Maruti Suzuki takes long-term view on flex-fuel vehicle adoption
Autocar Professional, 3 Jul '26
Maruti Suzuki India stated that it will adopt a patient approach to the flex-fuel vehicle business, focusing initially on supporting the development of an ethanol-fuel ecosystem rather than pursuing immediate sales volumes.
"We are in no hurry to see results," Maruti Suzuki Senior Executive Officer Corporate Affairs Rahul Bharti said during a media interaction. "What is more important is to take the first step and give confidence to the other stakeholders that they can also start investing and build the pillars of the ecosystem."
The company stated that manufacturers introducing the technology can encourage fuel retailers, policymakers and other stakeholders to develop the necessary supporting infrastructure.
"When the ecosystem comes together, the dots will be joined, and then it will become a very mainstream kind of option. Till such time, we are very patient, and we can wait," Bharti said.
Maruti Suzuki also described flex-fuel technology as part of India's broader efforts to achieve energy self-reliance.
"We believe this is a technology that will help India in a long way to become Atmanirbhar," the company said, adding that wider adoption of domestically produced ethanol could reduce dependence on imported crude oil while supporting local value creation.
Maruti Suzuki launched the WagonR Flex Fuel model in June 2026. The vehicle is capable of operating on ethanol-petrol blends ranging from E20 to E100 through modifications to its engine calibration and fuel system.
The company stated that it has opened bookings across the country and would not wait for a nationwide E85 retail network because the vehicle can also operate on conventional petrol and lower ethanol blends currently available in the market.
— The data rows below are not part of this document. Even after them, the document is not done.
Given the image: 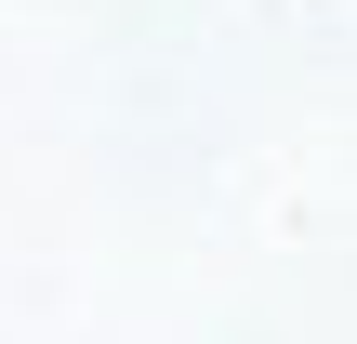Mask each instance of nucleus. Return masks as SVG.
I'll return each mask as SVG.
<instances>
[]
</instances>
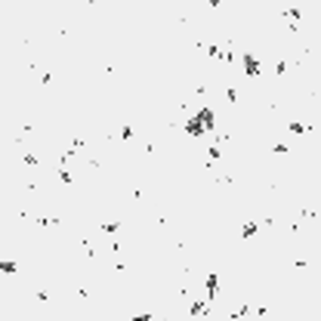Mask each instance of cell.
<instances>
[{"label":"cell","mask_w":321,"mask_h":321,"mask_svg":"<svg viewBox=\"0 0 321 321\" xmlns=\"http://www.w3.org/2000/svg\"><path fill=\"white\" fill-rule=\"evenodd\" d=\"M244 68H247V75H251V78L260 75V62H257L254 56H244Z\"/></svg>","instance_id":"obj_1"}]
</instances>
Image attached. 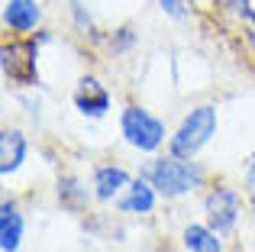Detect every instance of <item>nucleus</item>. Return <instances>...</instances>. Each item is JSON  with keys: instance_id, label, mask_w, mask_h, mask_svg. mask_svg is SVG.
I'll use <instances>...</instances> for the list:
<instances>
[{"instance_id": "nucleus-9", "label": "nucleus", "mask_w": 255, "mask_h": 252, "mask_svg": "<svg viewBox=\"0 0 255 252\" xmlns=\"http://www.w3.org/2000/svg\"><path fill=\"white\" fill-rule=\"evenodd\" d=\"M132 181V175L117 162H104L94 165L91 171V188H94V201L97 204H117V197L126 191V184Z\"/></svg>"}, {"instance_id": "nucleus-1", "label": "nucleus", "mask_w": 255, "mask_h": 252, "mask_svg": "<svg viewBox=\"0 0 255 252\" xmlns=\"http://www.w3.org/2000/svg\"><path fill=\"white\" fill-rule=\"evenodd\" d=\"M139 175H145L152 181V188L165 197V201H181V197L200 194L210 184V171L197 162V158H181V155H152L149 162L139 168Z\"/></svg>"}, {"instance_id": "nucleus-11", "label": "nucleus", "mask_w": 255, "mask_h": 252, "mask_svg": "<svg viewBox=\"0 0 255 252\" xmlns=\"http://www.w3.org/2000/svg\"><path fill=\"white\" fill-rule=\"evenodd\" d=\"M26 158H29V139H26V132L16 129V126H3L0 129V175L3 178L16 175L26 165Z\"/></svg>"}, {"instance_id": "nucleus-18", "label": "nucleus", "mask_w": 255, "mask_h": 252, "mask_svg": "<svg viewBox=\"0 0 255 252\" xmlns=\"http://www.w3.org/2000/svg\"><path fill=\"white\" fill-rule=\"evenodd\" d=\"M246 188H255V158L246 165Z\"/></svg>"}, {"instance_id": "nucleus-14", "label": "nucleus", "mask_w": 255, "mask_h": 252, "mask_svg": "<svg viewBox=\"0 0 255 252\" xmlns=\"http://www.w3.org/2000/svg\"><path fill=\"white\" fill-rule=\"evenodd\" d=\"M68 13H71V26H75L81 36H91V32L97 29L94 13H91V6H87L84 0H68Z\"/></svg>"}, {"instance_id": "nucleus-17", "label": "nucleus", "mask_w": 255, "mask_h": 252, "mask_svg": "<svg viewBox=\"0 0 255 252\" xmlns=\"http://www.w3.org/2000/svg\"><path fill=\"white\" fill-rule=\"evenodd\" d=\"M191 10H204V13H217L220 10V0H187Z\"/></svg>"}, {"instance_id": "nucleus-8", "label": "nucleus", "mask_w": 255, "mask_h": 252, "mask_svg": "<svg viewBox=\"0 0 255 252\" xmlns=\"http://www.w3.org/2000/svg\"><path fill=\"white\" fill-rule=\"evenodd\" d=\"M158 201H162V194L152 188L149 178L132 175V181L126 184V191L117 197V210L126 214V217H149V214H155Z\"/></svg>"}, {"instance_id": "nucleus-3", "label": "nucleus", "mask_w": 255, "mask_h": 252, "mask_svg": "<svg viewBox=\"0 0 255 252\" xmlns=\"http://www.w3.org/2000/svg\"><path fill=\"white\" fill-rule=\"evenodd\" d=\"M217 126H220L217 107H213V104H197V107H191L178 120V126L171 129L165 149H168L171 155H181V158H197L200 152L210 145V139L217 136Z\"/></svg>"}, {"instance_id": "nucleus-7", "label": "nucleus", "mask_w": 255, "mask_h": 252, "mask_svg": "<svg viewBox=\"0 0 255 252\" xmlns=\"http://www.w3.org/2000/svg\"><path fill=\"white\" fill-rule=\"evenodd\" d=\"M42 0H3L0 6V23L10 36H32L36 29H42Z\"/></svg>"}, {"instance_id": "nucleus-15", "label": "nucleus", "mask_w": 255, "mask_h": 252, "mask_svg": "<svg viewBox=\"0 0 255 252\" xmlns=\"http://www.w3.org/2000/svg\"><path fill=\"white\" fill-rule=\"evenodd\" d=\"M107 45H110L117 55H126V52H132L139 45V32L132 29V26H120V29H113L110 36H107Z\"/></svg>"}, {"instance_id": "nucleus-12", "label": "nucleus", "mask_w": 255, "mask_h": 252, "mask_svg": "<svg viewBox=\"0 0 255 252\" xmlns=\"http://www.w3.org/2000/svg\"><path fill=\"white\" fill-rule=\"evenodd\" d=\"M55 201H58V207L68 210V214H84L94 201V188H87V181L78 178L75 171H65L55 181Z\"/></svg>"}, {"instance_id": "nucleus-2", "label": "nucleus", "mask_w": 255, "mask_h": 252, "mask_svg": "<svg viewBox=\"0 0 255 252\" xmlns=\"http://www.w3.org/2000/svg\"><path fill=\"white\" fill-rule=\"evenodd\" d=\"M168 136L171 129L165 126V120L142 104H126L120 110V139L139 155H158L168 145Z\"/></svg>"}, {"instance_id": "nucleus-16", "label": "nucleus", "mask_w": 255, "mask_h": 252, "mask_svg": "<svg viewBox=\"0 0 255 252\" xmlns=\"http://www.w3.org/2000/svg\"><path fill=\"white\" fill-rule=\"evenodd\" d=\"M158 3V10L165 13V16L168 19H187V13H191V3H187V0H155Z\"/></svg>"}, {"instance_id": "nucleus-6", "label": "nucleus", "mask_w": 255, "mask_h": 252, "mask_svg": "<svg viewBox=\"0 0 255 252\" xmlns=\"http://www.w3.org/2000/svg\"><path fill=\"white\" fill-rule=\"evenodd\" d=\"M71 104L84 120H104L113 110V94L97 75H81L71 91Z\"/></svg>"}, {"instance_id": "nucleus-10", "label": "nucleus", "mask_w": 255, "mask_h": 252, "mask_svg": "<svg viewBox=\"0 0 255 252\" xmlns=\"http://www.w3.org/2000/svg\"><path fill=\"white\" fill-rule=\"evenodd\" d=\"M26 236V217L13 194L0 201V252H19Z\"/></svg>"}, {"instance_id": "nucleus-4", "label": "nucleus", "mask_w": 255, "mask_h": 252, "mask_svg": "<svg viewBox=\"0 0 255 252\" xmlns=\"http://www.w3.org/2000/svg\"><path fill=\"white\" fill-rule=\"evenodd\" d=\"M0 71L13 88L39 84V42L36 36H10L0 45Z\"/></svg>"}, {"instance_id": "nucleus-13", "label": "nucleus", "mask_w": 255, "mask_h": 252, "mask_svg": "<svg viewBox=\"0 0 255 252\" xmlns=\"http://www.w3.org/2000/svg\"><path fill=\"white\" fill-rule=\"evenodd\" d=\"M181 246L187 252H223L226 243L207 220H197V223H184V230H181Z\"/></svg>"}, {"instance_id": "nucleus-5", "label": "nucleus", "mask_w": 255, "mask_h": 252, "mask_svg": "<svg viewBox=\"0 0 255 252\" xmlns=\"http://www.w3.org/2000/svg\"><path fill=\"white\" fill-rule=\"evenodd\" d=\"M200 210H204V220L220 236H230L239 227V217H243V194L230 181H213L207 184L204 197H200Z\"/></svg>"}]
</instances>
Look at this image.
Maruti Suzuki also stated that the model has been priced below the comparable CNG variant, although it did not disclose booking or sales figures during the interaction.
Fuel network to expand gradually
According to the company, the government is working to expand the E85 retail network from around 50 outlets in the coming months to approximately 500 by December 2026 and nearly 5,000 outlets by December 2027, creating the infrastructure required for the wider adoption of flex-fuel vehicles.
E85 contains approximately 80-85% ethanol, with the remainder comprising petrol. It is designed for vehicles equipped with fuel systems, engine components and software calibrated to handle high ethanol blends. Maruti Suzuki stated that the wider availability of fuel stations, competitive fuel pricing and support from various states will determine the pace at which flex-fuel vehicles move beyond a niche offering.
Part of a multi-technology strategy
Maruti Suzuki stated that flex-fuel technology forms one component of a clean-mobility strategy that also includes battery electric vehicles, strong hybrids, CNG and compressed biogas. The company stated that no single technology can address India's diverse mobility requirements and that different powertrains will coexist depending on customer needs, infrastructure availability and affordability.
According to Maruti Suzuki, greater use of domestically produced ethanol could contribute to lower crude oil imports, reduced emissions, higher farm incomes and increased domestic value addition, supporting India's objective of improving energy self-reliance.